Ask for Furniture: 20 × 150.00 = 3,000.00.

What struck me: I spent more time thinking about how to structure the dictionary than writing the functions. The shape of the data determined the shape of the code. That shift — designing data first, then writing logic around it — felt like a genuinely new layer of thinking.


Day 19 — Sets & Tuples

Day 19 was the two data structures I hadn't touched yet.

Tuples — like lists, but immutable. Once created, they can't be changed. Perfect for data that must stay fixed: config values, coordinates, question banks. The quiz project on Day 20 stores all questions and answers as tuples for exactly this reason — nothing can accidentally overwrite them mid-run.

Sets — unordered collections with no duplicates. The killer use case: deduplication. Have a list and want only the unique values? Convert to a set. Sets also have significantly faster membership checks than lists for large collections.

The mental model I settled on by end of day:

  • Need order + mutability? → List
  • Need key-value lookup? → Dictionary
  • Need immutable, fixed data? → Tuple
  • Need uniqueness + fast lookup? → Set

Day 20 — The Week 3 Project: A Python Quiz App

The end-of-week project brought together everything from the week — dictionaries, tuples, file I/O, try/except, randomisation, and a proper multi-file structure. The most architecturally considered thing I've built.

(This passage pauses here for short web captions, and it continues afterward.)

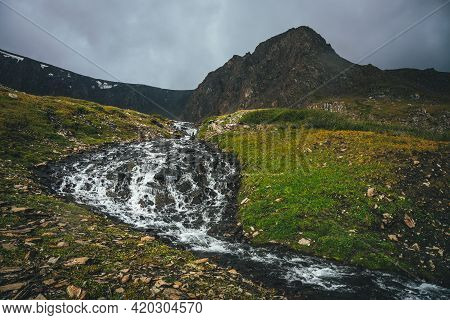 Atmospheric Alpine Landscape With Beautiful Mountain Creek In Green Valley And Great Brown Sharp Pin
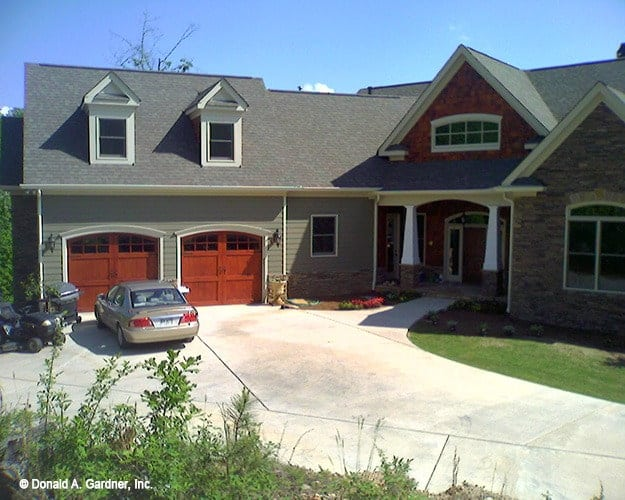 An alternate exterior showcasing gray siding, stone accents, and redwood garage doors.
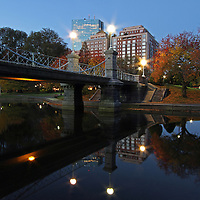 Boston twilight photography of the historic Boston Public Garden Lagoon Bridge photographed on a magical autumn morning in November.<br /> <br /> The bridge crossing the lagoon in the Boston Public Garden was designed by William G. Preston and opened in 1867. It was the shortest functioning suspension bridge in the world before its conversion to a girder bridge in 1921. Nowadays the original suspension system is purely decorative.<br /> <br /> This Boston fall foliage photography picture of the famous Boston Public Garden Lagoon Bridge is available as museum quality photography prints, canvas prints, acrylic prints or metal prints. Prints may be framed and matted to the individual liking and decorating needs:<br /> <br /> http://juergen-roth.artistwebsites.com/featured/historic-lagoon-bridge-at-the-boston-public-garden-juergen-roth.html<br /> <br /> All photographs are available for digital and print use at www.ExploringTheLight.com. Please contact me direct with any questions or request.<br /> <br /> Good light and happy photo making! <br /> <br /> My best, <br /> <br /> Juergen<br /> www.RothGalleries.com<br /> www.ExploringTheLight.com<br /> Twitter: @NatureFineArt<br /> Facebook: https://www.facebook.com/naturefineart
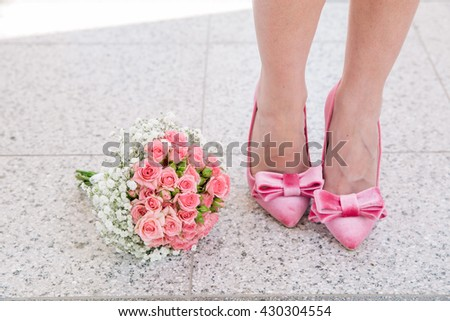 matching pink shoes with engagement bouquet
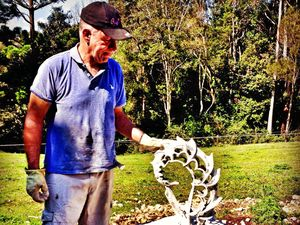 Northern Rivers artist Rudy Stavar working on one of his creations.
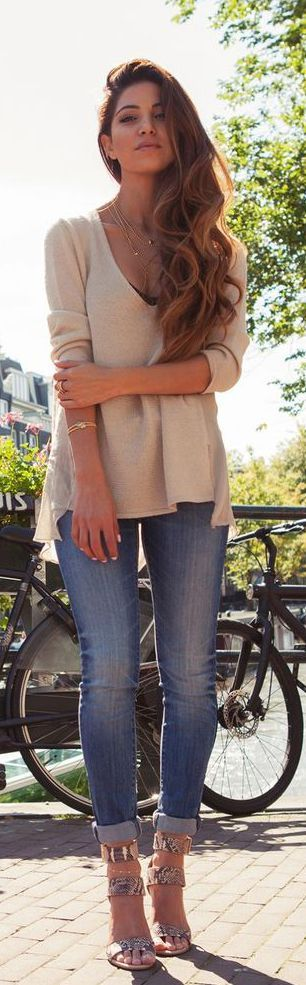 I like the jeans, the fit, the mild distressing. The loose comfortable top is appealing.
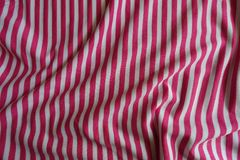 Crumpled striped fabric in pink and white. From above Royalty Free Stock Photo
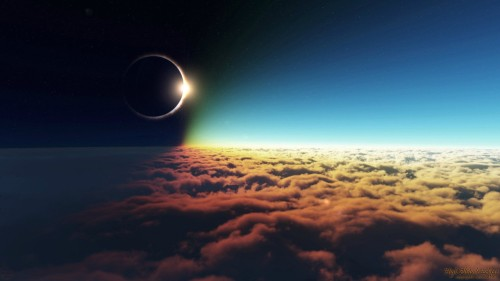 Solar Eclipse above the cloud. The colours are beautiful, and the glimpse of the sun is magical. Not my photo.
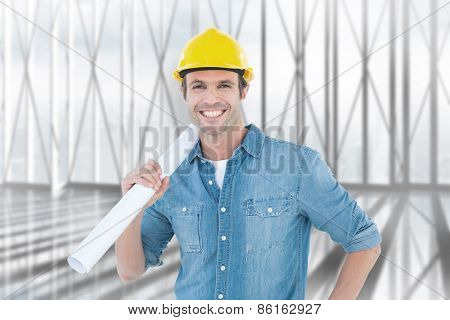 Confident architect holding rolled blueprint against white room with large window overlooking city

Two files: qdata.py holds all the quiz data, quiz.py runs the game.

qdata.py — The Data Layer

questions = (
    "How many parameters does a print statement have?",
    "Which functions returns the ASCII number associated with a char?",
    "What does the method dict.keys() return?",
    "What is the  difference between a list and a tuple?",
    "What is the full form of json?",
    "What does the function json.dumps() does?",
    "What does the function json.loads() does?",
    "In a dictionary, what does (dict_name['key']) this syntax return?",
    "Methods and functions are the same.",
    "What type of datatype does the input() function return?",
)

answers = (
    "3",
    "ord()",
    "view object",
    "A list can be modified but a tuple cannot be modified",
    "Javascript Object Notation",
    "Converts dictionary to a str",
    "Converts str to a dictionary",
    "Returns the value associated with the given key",
    "False",
    "str",
)

qna = {}
for i in range(len(questions)):
    qna[questions[i]] = answers[i]

options = [
    ["1", "2", "3", "4"],
    ["list()", "chr()", "ord()", "int()"],
    ["tuple of keys", "list of keys", "view object", "object"],
    ["They are both the same", "A list can be modified but a tuple cannot be modified", "A tuple can be modified but a list cannot be modified", "We can access an element in lists but not in tuples"],
    ["Java Subject Object Notes", "Javascript Object Notation", "Jackle and Son Oxygen Needs", "Java SON"],
    ["Closes the file", "Converts str to a dictionary", "Converts dictionary to a str", "Clears the file"],
    ["Creates a new file", "Converts dictionary to a str", "Converts str to a dictionary", "Opens the file"],
    ["Returns the key", "Returns the value associated with the given key", "Returns all the keys", "Returns the dictionary name"],
    ["True", "False", "Both True and False", "None of the above"],
    ["float", "integer", "character", "str"]
]

markers = ["A", "B", "C", "D"]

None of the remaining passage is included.